Exercise brief →
Each line of the listing below must be retyped exactly, with images left out.

Start of Records supplied

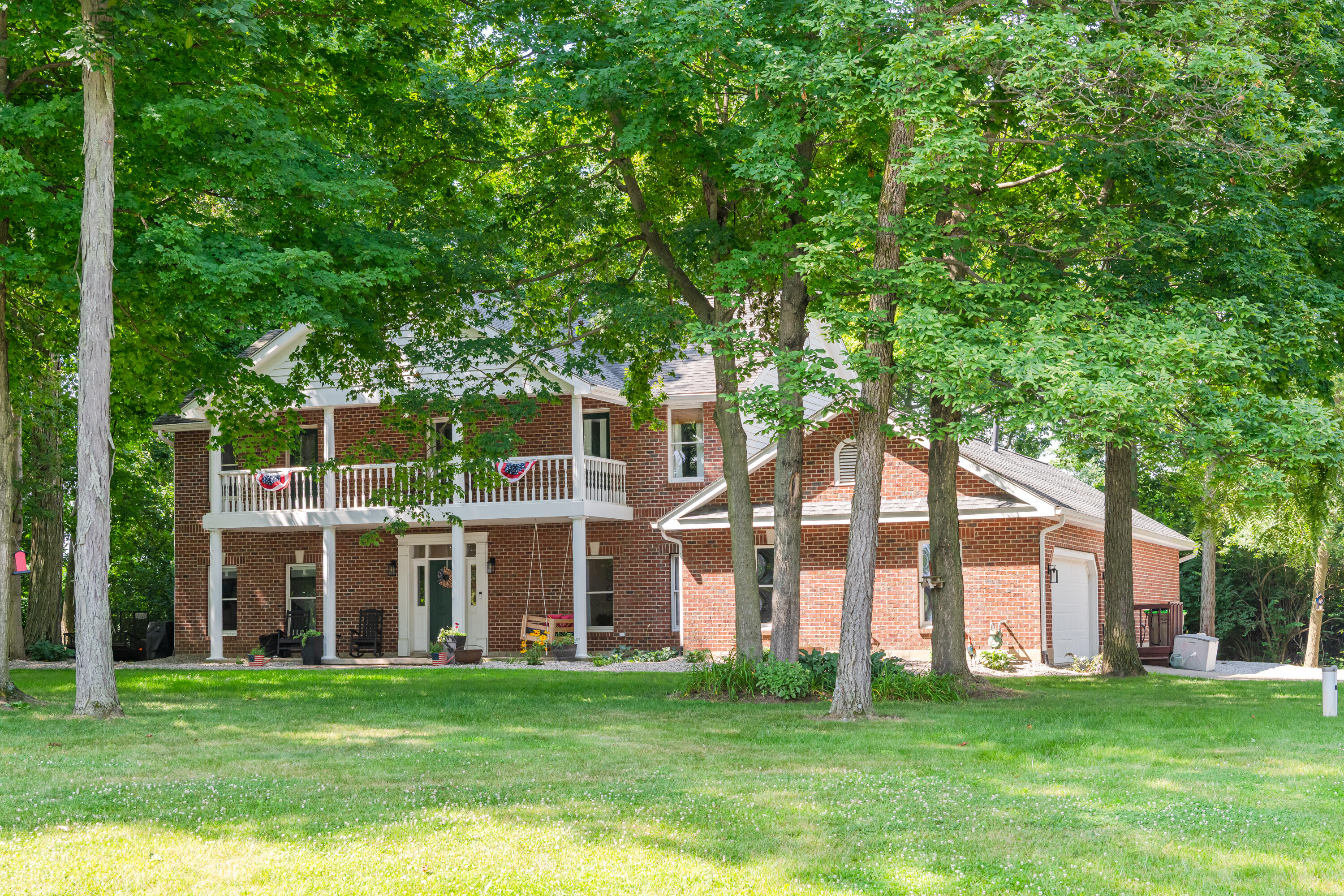 4341 Lone Wolf Avenue, Springfield, Ohio 45502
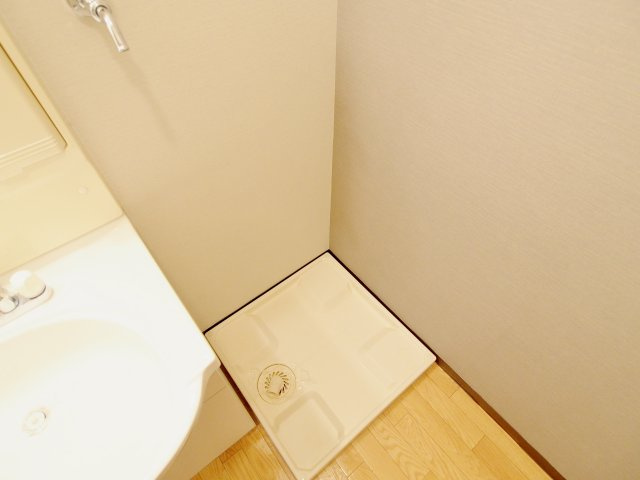 プレリュード海田の設備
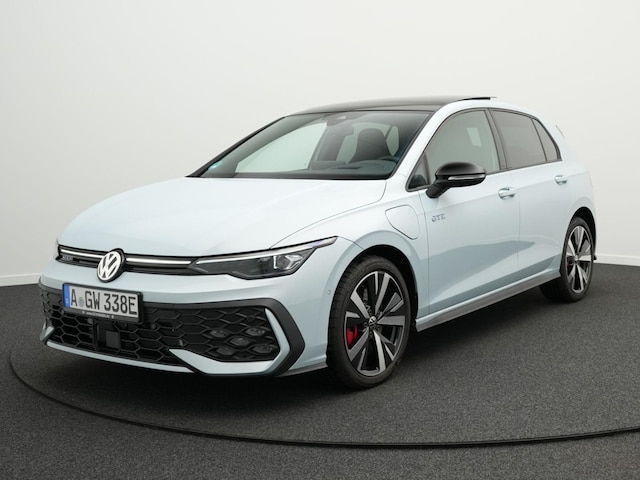 Volkswagen Golf 1.5 TSI GTE eHybrid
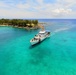 USCGC Oliver Henry crew completes successful patrol in Guam, CNMI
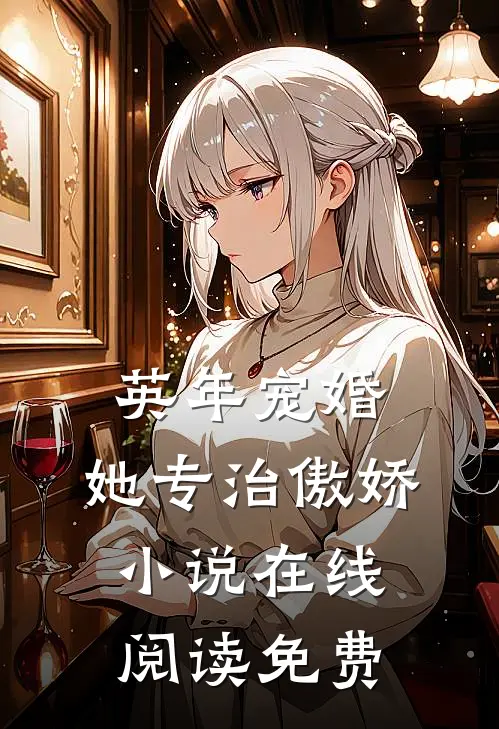 英年宠婚：她专治傲娇小说在线阅读免费
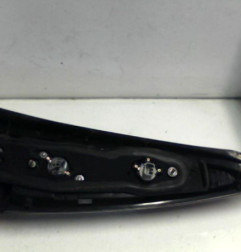 Feu arriere principal gauche (feux) TOYOTA YARIS VERSO Photo n°6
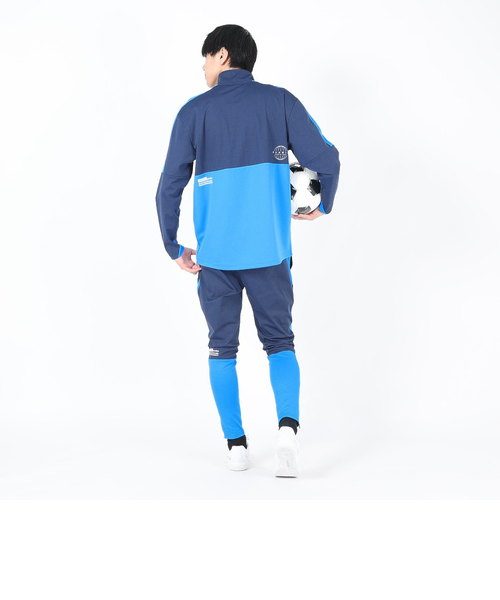 デュアリグ（DUARIG）サッカーウェア ジャージロングパンツ 4S0006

End of Records supplied

Exercise response →
 4341 Lone Wolf Avenue, Springfield, Ohio 45502
 プレリュード海田の設備
 Volkswagen Golf 1.5 TSI GTE eHybrid
 USCGC Oliver Henry crew completes successful patrol in Guam, CNMI
 英年宠婚：她专治傲娇小说在线阅读免费
 Feu arriere principal gauche (feux) TOYOTA YARIS VERSO Photo n°6
 デュアリグ（DUARIG）サッカーウェア ジャージロングパンツ 4S0006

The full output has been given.